You can install it with Package Control plugin, run Package Control: Install Package, then choose Helium from the package list.

Usage

Connecting to Jupyter kernels

1. The most basic way, start a kernelspec installed locally, as a subprocess of ST3 (the process stops when Sublime stops)

  1. Run Helium: connect kernel command.
  2. Choose New kernel.
  3. Choose the kernelspec you want to run.

2. Connect to the kernel already runnning and connected to Helium

  1. Run Helium: connect kernel command.
  2. Choose the kernel you want to connect.

3. Connect to a kernel already running under some other Jupyter app (such as Notebook)

  1. Get connection info of the kernel. The way to get connection info differ among kernels, see the doc of each kernel (in ipython kernel, you can get it by %connect_info magic.)
  2. Run Helium: connect kernel command.
  3. Choose New kernel.
  4. Choose (Enter connection info).
  5. Enter the connection info (Helium accepts a path or connection info itself).
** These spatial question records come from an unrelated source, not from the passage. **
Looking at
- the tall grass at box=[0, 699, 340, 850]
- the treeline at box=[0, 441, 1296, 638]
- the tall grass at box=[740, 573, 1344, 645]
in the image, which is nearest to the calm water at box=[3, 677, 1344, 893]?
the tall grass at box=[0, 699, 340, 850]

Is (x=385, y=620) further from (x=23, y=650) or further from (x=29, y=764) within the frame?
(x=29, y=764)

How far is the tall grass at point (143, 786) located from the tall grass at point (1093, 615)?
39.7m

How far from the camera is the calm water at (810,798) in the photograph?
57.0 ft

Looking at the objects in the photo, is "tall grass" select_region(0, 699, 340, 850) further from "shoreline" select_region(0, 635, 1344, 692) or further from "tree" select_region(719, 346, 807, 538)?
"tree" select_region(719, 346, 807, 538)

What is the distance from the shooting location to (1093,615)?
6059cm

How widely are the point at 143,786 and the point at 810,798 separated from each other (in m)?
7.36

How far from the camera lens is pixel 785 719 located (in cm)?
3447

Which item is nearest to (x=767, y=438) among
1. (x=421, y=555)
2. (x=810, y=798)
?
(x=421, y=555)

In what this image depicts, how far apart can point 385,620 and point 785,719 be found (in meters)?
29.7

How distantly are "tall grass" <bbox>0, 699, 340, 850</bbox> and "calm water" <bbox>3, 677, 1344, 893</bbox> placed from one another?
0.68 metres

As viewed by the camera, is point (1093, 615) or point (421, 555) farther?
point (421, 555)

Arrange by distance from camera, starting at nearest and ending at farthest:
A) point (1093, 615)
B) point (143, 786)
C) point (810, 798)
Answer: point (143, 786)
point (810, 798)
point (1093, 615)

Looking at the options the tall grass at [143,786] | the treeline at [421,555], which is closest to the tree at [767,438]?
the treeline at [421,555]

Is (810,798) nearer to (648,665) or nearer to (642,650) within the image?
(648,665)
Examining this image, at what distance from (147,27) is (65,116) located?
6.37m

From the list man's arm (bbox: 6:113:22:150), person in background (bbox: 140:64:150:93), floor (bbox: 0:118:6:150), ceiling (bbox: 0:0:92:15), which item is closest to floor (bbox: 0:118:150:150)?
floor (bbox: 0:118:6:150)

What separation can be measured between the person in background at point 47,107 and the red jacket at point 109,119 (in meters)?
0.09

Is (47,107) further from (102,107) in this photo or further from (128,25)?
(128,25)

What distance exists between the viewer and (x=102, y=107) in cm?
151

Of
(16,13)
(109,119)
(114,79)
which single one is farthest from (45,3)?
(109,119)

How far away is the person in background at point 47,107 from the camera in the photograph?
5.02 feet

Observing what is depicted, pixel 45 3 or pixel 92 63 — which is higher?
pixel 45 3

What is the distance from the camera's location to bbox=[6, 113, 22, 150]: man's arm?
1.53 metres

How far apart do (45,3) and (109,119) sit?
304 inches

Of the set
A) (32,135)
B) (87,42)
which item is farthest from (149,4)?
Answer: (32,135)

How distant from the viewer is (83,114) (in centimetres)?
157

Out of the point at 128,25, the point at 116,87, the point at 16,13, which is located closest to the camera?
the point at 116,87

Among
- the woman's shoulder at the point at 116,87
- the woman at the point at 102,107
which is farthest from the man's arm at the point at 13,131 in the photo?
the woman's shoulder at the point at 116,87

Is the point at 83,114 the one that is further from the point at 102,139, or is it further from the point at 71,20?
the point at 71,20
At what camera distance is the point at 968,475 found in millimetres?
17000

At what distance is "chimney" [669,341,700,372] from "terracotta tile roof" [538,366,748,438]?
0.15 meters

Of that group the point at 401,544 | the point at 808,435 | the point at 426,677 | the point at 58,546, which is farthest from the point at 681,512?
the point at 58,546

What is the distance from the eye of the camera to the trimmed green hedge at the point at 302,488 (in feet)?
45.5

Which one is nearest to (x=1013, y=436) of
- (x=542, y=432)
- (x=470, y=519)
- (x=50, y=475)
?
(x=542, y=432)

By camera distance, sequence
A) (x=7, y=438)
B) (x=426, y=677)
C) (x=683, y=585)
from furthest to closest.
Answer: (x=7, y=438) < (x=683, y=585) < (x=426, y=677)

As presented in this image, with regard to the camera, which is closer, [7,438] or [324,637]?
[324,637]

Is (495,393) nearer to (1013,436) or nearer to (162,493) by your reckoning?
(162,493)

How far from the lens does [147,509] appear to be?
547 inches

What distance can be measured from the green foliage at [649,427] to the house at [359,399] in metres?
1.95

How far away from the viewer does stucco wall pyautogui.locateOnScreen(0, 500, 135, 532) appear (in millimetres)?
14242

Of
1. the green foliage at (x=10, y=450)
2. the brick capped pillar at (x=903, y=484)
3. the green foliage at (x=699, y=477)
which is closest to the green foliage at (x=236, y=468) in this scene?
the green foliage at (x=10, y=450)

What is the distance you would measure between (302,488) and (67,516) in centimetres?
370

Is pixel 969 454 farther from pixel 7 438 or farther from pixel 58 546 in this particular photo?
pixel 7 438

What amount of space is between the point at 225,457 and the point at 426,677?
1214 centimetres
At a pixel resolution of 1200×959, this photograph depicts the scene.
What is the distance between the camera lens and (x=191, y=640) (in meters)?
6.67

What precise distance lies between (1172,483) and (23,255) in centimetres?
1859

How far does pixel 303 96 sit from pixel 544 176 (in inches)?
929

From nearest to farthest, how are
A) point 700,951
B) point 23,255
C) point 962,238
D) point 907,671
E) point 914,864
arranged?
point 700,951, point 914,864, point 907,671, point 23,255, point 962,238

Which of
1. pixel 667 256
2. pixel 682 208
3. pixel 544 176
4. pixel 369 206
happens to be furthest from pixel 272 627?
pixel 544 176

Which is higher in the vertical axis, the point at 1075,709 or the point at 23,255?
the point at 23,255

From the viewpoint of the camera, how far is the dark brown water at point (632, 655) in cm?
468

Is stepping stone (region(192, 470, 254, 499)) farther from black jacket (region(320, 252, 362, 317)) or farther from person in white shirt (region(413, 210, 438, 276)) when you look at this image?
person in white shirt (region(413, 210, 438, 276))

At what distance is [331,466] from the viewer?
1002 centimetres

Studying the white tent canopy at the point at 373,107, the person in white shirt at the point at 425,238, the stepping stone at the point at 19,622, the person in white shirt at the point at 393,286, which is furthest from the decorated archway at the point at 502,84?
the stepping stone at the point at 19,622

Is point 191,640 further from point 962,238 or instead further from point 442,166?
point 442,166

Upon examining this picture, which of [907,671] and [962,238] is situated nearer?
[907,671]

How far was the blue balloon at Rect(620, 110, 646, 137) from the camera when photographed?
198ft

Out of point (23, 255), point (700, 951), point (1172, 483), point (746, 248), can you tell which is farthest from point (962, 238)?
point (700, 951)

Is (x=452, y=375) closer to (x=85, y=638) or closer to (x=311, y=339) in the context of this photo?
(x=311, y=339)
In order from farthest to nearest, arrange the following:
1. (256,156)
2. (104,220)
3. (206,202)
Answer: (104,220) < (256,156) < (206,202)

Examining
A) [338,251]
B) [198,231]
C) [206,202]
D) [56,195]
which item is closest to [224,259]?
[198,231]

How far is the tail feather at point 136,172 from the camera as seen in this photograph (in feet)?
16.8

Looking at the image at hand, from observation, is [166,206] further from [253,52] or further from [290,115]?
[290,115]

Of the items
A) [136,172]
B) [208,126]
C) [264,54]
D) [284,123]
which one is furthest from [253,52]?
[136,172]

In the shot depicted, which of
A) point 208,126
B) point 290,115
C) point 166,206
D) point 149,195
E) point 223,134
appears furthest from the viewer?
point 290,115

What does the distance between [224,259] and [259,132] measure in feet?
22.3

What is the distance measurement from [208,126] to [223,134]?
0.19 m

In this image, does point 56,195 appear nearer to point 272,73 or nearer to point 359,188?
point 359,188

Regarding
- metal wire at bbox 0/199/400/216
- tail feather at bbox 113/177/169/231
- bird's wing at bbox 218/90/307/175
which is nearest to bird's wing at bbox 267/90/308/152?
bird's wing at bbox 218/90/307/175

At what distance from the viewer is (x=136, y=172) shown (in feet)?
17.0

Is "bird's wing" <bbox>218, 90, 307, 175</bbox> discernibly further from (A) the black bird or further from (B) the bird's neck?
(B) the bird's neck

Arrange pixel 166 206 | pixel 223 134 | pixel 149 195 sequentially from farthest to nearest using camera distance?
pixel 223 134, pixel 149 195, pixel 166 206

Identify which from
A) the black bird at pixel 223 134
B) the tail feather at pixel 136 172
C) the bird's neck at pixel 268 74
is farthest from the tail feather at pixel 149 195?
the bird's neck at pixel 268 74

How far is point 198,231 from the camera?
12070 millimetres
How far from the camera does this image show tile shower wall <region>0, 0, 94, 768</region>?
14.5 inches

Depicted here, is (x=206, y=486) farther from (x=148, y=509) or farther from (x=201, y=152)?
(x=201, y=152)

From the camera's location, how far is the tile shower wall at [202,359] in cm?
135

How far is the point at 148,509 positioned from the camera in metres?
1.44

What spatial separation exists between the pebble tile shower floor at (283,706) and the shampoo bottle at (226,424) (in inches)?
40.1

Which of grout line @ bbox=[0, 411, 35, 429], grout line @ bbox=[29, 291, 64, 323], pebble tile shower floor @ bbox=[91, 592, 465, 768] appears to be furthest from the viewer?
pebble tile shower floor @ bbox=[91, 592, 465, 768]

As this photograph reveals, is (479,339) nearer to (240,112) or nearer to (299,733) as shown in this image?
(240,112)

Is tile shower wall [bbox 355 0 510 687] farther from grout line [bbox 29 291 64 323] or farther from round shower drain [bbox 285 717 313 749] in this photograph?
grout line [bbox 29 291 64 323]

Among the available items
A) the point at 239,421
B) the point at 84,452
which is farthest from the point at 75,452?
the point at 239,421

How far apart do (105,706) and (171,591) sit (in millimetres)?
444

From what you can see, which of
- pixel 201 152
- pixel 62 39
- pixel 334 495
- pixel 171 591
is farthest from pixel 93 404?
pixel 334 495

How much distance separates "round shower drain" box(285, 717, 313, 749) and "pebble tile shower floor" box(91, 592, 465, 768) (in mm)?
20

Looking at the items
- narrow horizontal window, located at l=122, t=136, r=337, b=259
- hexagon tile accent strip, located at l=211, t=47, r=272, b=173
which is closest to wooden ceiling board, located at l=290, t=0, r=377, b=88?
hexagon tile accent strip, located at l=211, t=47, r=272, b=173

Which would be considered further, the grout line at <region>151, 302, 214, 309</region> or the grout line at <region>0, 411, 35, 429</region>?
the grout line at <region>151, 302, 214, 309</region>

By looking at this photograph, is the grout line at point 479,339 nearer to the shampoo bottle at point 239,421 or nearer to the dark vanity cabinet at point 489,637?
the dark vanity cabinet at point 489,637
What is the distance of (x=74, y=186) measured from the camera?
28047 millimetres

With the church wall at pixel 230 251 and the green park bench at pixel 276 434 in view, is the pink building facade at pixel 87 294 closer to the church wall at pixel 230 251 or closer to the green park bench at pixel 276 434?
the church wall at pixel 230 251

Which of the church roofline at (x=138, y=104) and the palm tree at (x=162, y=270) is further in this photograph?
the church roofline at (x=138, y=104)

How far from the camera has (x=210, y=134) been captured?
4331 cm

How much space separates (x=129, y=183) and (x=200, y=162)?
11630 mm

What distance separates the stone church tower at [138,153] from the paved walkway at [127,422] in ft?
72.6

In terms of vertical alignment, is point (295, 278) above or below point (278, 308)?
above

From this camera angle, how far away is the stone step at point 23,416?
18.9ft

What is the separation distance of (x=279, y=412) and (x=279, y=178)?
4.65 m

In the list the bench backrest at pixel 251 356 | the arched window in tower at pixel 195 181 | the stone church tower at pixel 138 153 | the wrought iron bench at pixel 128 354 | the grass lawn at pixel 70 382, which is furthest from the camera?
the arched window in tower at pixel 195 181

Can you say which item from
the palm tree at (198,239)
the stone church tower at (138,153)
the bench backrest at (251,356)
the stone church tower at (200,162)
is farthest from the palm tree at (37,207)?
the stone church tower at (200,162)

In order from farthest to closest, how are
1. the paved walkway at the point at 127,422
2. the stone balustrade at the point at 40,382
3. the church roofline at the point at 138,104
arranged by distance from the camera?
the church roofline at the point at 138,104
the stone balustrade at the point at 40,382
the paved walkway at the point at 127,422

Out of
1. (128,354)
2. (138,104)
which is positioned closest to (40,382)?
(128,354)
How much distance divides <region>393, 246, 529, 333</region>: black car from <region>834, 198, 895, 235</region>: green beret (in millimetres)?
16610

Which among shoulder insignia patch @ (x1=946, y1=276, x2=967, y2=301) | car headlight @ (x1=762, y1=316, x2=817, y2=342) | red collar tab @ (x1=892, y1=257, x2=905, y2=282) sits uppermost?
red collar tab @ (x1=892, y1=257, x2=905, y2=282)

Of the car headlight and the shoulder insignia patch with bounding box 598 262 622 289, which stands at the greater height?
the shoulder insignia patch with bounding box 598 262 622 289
Using Python kernel installed via Conda

Python kernel installed via Conda is not found by Jupyter by default. You should add the path to kernel into the jupyter_path entry of the config file.

Execution

Execute code by Helium: Execute Block (whose command name is helium_execute_block).

Code cell

Regions surrounded by # %% or # <codecell> (you can configure it in cell_delimiter_pattern option item) are considered as “code cells”.

You can execute a region by Helium: Execute cell (helium_execute_cell) or Helium: Execute Cell and Move command. Each cell has a clickable “Run Cell” phantom that appears next to the cell markers to run the cell.

Object inspection

Get Object Inspection by Helium: Get Object Inspection (whose command name is helium_get_object_inspection).

Autocomplete

You should be able to get autocomplete from the kernel from the time you connected. If you don't want autocomplete, set "complete" as false in setting file.

Other kernel manipulations

You can restart, shutdown, and interrupt process via Helium: Restart Kernel, Helium: Shutdown Kernel, Helium: Interrupt Kernel commands.

You can also run these command as a submenu of Helium: List Kernels command.

Motivation of development

Why using Jupyter?

We can execute code, retrieve results including images, get completions and object inspections by the Jupyter protocol regardless of the interpreter implementation of languages if it has Jupyter kernel. If we try to do that by directly running interpreters there should be several interpreter-specific problems, but we can entrust the kernel maintainers on language-specific problems by using Jupyter.

Why not using Jupyter Notebook?

I admit Jupyter Notebook is a powerful tool for instantly sharing small analysis work, exploring data or APIs, or making executable tutorials. Yes, I often use it, too. However, in my opinion, it is not suited for projects with large code bases. I want to jumpt across files instantly, make modules organized (not saved as .ipynbs), kick scripts with various parameters, and make project code more reusable and reproducible… but still I want to edit them with interactive feedback.